Raw records:
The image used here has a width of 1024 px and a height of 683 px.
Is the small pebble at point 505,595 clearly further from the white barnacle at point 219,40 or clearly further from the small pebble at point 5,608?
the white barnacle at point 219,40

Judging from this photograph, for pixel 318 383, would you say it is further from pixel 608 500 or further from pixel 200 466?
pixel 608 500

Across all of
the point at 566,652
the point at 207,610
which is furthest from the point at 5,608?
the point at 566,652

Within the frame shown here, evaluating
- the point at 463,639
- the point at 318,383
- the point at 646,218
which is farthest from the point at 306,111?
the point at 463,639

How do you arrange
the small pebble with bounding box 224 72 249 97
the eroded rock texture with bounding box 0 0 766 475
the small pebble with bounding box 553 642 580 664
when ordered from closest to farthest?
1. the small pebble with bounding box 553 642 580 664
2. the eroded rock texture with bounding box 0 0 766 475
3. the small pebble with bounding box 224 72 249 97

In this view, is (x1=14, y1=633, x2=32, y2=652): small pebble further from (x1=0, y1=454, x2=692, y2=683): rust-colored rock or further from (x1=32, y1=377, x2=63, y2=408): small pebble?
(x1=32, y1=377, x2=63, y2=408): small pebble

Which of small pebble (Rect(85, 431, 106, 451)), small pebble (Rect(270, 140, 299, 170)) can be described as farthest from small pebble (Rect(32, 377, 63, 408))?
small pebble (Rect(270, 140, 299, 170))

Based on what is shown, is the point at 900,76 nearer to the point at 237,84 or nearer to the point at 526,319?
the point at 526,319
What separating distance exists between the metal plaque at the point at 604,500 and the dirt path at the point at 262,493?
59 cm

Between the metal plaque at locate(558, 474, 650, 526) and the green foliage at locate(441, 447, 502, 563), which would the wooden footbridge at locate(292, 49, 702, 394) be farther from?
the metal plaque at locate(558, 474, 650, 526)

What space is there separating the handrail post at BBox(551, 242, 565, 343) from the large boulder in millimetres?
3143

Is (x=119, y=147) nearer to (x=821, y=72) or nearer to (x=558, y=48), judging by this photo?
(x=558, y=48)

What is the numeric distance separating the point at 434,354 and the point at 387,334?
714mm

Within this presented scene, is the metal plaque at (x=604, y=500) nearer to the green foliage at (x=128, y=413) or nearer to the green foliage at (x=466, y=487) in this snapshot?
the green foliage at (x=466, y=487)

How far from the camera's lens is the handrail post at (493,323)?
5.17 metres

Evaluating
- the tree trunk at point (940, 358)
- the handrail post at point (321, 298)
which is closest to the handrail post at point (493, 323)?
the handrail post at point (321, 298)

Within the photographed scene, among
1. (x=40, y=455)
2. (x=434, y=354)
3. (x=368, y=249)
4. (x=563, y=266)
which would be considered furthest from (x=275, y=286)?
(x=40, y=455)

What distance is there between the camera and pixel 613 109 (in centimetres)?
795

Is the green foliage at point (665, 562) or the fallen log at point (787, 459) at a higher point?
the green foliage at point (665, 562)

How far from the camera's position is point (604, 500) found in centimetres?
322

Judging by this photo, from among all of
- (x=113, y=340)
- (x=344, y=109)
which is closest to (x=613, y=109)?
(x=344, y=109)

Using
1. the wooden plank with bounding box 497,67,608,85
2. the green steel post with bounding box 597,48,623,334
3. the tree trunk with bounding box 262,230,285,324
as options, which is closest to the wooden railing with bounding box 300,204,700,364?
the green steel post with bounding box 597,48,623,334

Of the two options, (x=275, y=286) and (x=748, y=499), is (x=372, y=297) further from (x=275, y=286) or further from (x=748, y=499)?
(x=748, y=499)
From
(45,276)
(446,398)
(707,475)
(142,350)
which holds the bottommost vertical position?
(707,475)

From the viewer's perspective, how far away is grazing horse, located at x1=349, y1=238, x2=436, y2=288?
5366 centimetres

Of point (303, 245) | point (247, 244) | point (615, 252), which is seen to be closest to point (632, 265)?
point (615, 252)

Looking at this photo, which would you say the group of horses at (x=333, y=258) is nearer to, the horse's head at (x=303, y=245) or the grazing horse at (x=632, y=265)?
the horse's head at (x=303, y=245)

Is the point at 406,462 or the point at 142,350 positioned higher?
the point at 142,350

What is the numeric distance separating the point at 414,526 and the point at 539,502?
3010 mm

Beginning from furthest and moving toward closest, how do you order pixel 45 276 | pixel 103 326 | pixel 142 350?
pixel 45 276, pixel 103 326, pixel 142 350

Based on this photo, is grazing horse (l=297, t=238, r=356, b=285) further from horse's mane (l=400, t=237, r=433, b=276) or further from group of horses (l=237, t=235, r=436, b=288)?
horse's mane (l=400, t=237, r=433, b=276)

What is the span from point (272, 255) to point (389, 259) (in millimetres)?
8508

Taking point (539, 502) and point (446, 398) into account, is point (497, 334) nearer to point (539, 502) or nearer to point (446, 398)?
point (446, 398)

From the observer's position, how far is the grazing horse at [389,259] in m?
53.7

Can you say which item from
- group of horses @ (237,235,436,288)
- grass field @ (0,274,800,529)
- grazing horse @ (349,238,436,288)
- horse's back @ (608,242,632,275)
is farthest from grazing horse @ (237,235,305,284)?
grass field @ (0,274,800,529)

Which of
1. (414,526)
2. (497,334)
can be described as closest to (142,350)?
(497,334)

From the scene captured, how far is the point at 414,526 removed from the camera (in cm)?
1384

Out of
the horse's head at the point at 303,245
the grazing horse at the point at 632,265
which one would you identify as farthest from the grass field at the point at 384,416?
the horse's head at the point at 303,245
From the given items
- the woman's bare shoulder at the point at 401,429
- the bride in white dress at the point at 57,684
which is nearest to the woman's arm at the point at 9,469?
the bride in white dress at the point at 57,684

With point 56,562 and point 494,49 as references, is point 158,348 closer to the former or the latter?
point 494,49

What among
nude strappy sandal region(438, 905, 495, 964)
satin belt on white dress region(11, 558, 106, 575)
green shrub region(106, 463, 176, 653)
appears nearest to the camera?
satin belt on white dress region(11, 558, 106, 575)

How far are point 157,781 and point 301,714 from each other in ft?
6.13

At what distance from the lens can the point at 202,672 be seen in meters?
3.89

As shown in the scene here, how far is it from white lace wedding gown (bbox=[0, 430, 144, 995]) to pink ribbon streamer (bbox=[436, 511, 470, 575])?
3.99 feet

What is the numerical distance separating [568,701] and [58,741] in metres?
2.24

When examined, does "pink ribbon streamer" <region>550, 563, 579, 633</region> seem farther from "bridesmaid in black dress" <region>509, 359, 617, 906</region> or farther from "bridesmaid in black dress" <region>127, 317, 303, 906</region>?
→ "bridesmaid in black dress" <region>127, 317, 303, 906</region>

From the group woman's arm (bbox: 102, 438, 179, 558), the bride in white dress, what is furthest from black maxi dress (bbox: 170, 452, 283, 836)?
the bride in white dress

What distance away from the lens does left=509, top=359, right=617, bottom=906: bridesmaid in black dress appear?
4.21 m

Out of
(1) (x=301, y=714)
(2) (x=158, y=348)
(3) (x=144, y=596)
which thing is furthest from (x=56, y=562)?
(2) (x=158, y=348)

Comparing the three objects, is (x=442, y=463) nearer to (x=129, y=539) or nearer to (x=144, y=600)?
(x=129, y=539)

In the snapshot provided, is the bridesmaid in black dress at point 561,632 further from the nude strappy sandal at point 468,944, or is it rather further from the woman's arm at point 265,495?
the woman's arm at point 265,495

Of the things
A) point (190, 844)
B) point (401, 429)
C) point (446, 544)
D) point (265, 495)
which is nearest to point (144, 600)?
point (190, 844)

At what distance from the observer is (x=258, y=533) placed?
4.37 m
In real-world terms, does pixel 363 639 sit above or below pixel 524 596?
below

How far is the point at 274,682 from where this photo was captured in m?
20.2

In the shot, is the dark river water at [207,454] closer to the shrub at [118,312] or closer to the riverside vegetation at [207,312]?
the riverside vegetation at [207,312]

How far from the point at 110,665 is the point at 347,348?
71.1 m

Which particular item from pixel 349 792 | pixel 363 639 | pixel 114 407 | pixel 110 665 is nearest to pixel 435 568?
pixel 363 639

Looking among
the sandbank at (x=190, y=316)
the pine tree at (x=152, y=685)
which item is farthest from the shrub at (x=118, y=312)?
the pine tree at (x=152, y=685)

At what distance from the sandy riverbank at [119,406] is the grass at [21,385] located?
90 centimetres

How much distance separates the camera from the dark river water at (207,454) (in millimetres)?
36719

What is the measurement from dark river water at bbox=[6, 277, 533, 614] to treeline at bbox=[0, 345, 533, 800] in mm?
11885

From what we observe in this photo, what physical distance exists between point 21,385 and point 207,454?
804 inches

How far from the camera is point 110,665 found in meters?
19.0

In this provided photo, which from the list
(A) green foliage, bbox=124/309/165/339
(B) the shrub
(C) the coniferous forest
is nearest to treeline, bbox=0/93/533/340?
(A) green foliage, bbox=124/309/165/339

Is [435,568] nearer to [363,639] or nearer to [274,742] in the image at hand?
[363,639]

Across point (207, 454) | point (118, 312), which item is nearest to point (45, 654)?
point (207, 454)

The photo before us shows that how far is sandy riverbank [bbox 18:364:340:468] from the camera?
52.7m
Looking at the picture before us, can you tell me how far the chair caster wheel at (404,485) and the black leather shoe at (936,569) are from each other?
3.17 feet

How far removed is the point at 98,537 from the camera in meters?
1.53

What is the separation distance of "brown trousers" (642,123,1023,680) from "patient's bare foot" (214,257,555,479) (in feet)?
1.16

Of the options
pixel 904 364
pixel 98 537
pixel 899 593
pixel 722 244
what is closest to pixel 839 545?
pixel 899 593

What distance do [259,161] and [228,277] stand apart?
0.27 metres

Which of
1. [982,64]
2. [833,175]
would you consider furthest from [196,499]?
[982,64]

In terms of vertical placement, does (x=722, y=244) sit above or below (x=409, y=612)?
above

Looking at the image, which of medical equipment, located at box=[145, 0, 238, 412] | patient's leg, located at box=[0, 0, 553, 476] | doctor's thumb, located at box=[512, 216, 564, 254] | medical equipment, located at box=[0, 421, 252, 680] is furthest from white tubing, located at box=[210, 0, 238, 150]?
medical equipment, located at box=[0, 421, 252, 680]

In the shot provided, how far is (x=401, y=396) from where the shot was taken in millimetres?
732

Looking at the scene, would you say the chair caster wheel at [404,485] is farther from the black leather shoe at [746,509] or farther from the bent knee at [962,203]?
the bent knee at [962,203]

▶ [GIVEN EXERCISE] Everything from the line containing "Across point (207, 454)" to the last line of the entries above should be quoted exactly, and only that.

▶ [ANSWER BELOW]
Across point (207, 454) | point (118, 312), which item is nearest to point (45, 654)?
point (207, 454)

The photo before us shows that how far is sandy riverbank [bbox 18:364:340:468] from the camera?
52.7m
Looking at the picture before us, can you tell me how far the chair caster wheel at (404,485) and the black leather shoe at (936,569) are from each other?
3.17 feet

How far removed is the point at 98,537 from the camera in meters?
1.53

What is the separation distance of "brown trousers" (642,123,1023,680) from "patient's bare foot" (214,257,555,479) (in feet)?
1.16

Of the options
pixel 904 364
pixel 98 537
pixel 899 593
pixel 722 244
what is closest to pixel 839 545?
pixel 899 593

What distance do [259,161] and [228,277] stand apart?
0.27 metres

Which of
1. [982,64]
2. [833,175]
would you consider furthest from [196,499]?
[982,64]

In terms of vertical placement, does (x=722, y=244) sit above or below (x=409, y=612)?
above

Looking at the image, which of medical equipment, located at box=[145, 0, 238, 412] | patient's leg, located at box=[0, 0, 553, 476] | doctor's thumb, located at box=[512, 216, 564, 254] | medical equipment, located at box=[0, 421, 252, 680] is furthest from white tubing, located at box=[210, 0, 238, 150]?
medical equipment, located at box=[0, 421, 252, 680]

In the shot provided, how far is (x=401, y=396) from where the shot was taken in millimetres?
732

Looking at the scene, would you say the chair caster wheel at [404,485] is farther from the black leather shoe at [746,509] or farther from the bent knee at [962,203]?
the bent knee at [962,203]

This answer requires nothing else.